Parallel (P): A battery connection method in which the positive pole of one battery is connected to the positive pole of another battery. After the connection is completed, the capacity of the battery pack will become the sum of the two batteries. But the voltage remains the same.
For large-scale LiFePO4 battery equipment, it is impossible to use only series or parallel connections, and most LiFePO4 batteries use series + parallel connections. Generally, *S*P or *P*S will be used to represent, for example, a 24V battery pack composed of 16 LiFePO4 batteries will be represented by 8S2P or 2P8S.
DOD is the depth of discharge, which is the percentage of the battery’s discharge to the battery’s rated capacity. Generally, the recommended DOD of LiFePO4 batteries is 80%, but there are also many LiFePO4 batteries that can achieve a DOD discharge of 90% to 100%.
SOC is the remaining power ratio of the battery. For example, 50% SOC means that the battery has only 50% energy left. LiFePO4 batteries are lithium-ion batteries and are generally not recommended for long-term storage at full SOC. 50% SOC is the best storage state.
The battery terminal is the part where the battery is connected to other devices, and power is also output or input through this interface. The battery terminals of LiFePO4 batteries are generally divided into 4 parts: stud/nut/washer/busbar.

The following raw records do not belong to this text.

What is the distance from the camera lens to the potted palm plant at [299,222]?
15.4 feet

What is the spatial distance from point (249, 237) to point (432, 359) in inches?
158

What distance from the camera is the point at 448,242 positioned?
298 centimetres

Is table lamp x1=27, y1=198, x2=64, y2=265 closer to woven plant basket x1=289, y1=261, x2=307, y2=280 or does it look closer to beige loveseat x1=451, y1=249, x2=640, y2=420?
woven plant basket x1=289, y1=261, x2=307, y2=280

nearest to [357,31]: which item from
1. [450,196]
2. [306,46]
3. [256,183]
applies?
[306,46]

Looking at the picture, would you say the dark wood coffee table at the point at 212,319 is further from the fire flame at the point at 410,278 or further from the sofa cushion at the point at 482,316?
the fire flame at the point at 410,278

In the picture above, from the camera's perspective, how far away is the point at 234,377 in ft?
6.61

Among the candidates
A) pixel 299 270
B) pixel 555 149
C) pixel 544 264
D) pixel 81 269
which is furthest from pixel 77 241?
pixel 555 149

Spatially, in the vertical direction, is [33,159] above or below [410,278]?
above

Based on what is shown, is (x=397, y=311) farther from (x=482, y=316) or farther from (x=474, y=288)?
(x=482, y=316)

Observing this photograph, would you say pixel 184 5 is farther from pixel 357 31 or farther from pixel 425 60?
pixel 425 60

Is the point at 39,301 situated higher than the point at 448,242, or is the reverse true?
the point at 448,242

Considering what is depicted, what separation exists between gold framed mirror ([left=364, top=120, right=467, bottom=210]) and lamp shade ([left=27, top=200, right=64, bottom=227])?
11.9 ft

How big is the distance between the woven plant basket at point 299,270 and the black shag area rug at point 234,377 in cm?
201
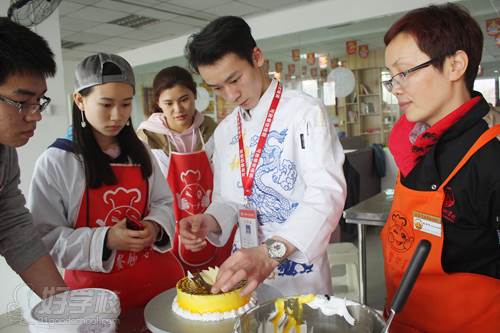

Overcharge and Over-discharge
Overcharge and over-discharge are one of the most noteworthy parts of LiFePO4 batteries. Overcharging and over-discharging can cause great damage to the battery. However, this situation basically does not occur when the BMS is installed. The BMS can help the battery avoid problems such as overcharge, over-discharge and over-current, and can also monitor the temperature of the LiFePO4 battery.
There are currently 3 popular LiFePO4 battery shapes, cylindrical, prismatic, and pouch. All 3 battery shapes will have some impact on the properties of the battery, and there is no such thing as a better one. But currently more popular are the prismatic LiFePO4 battery cells, which are widely used in electric vehicles, RVs, home energy storage, and battery DIY projects.
After a brief understanding of the relevant terms of LiFePO4 battery, it will be of great help to refer to other people’s DIY equipment and design battery packs in the future. After knowing the basics, you can slowly carry out deep learning and eventually become an expert of LiFePO4 batteries.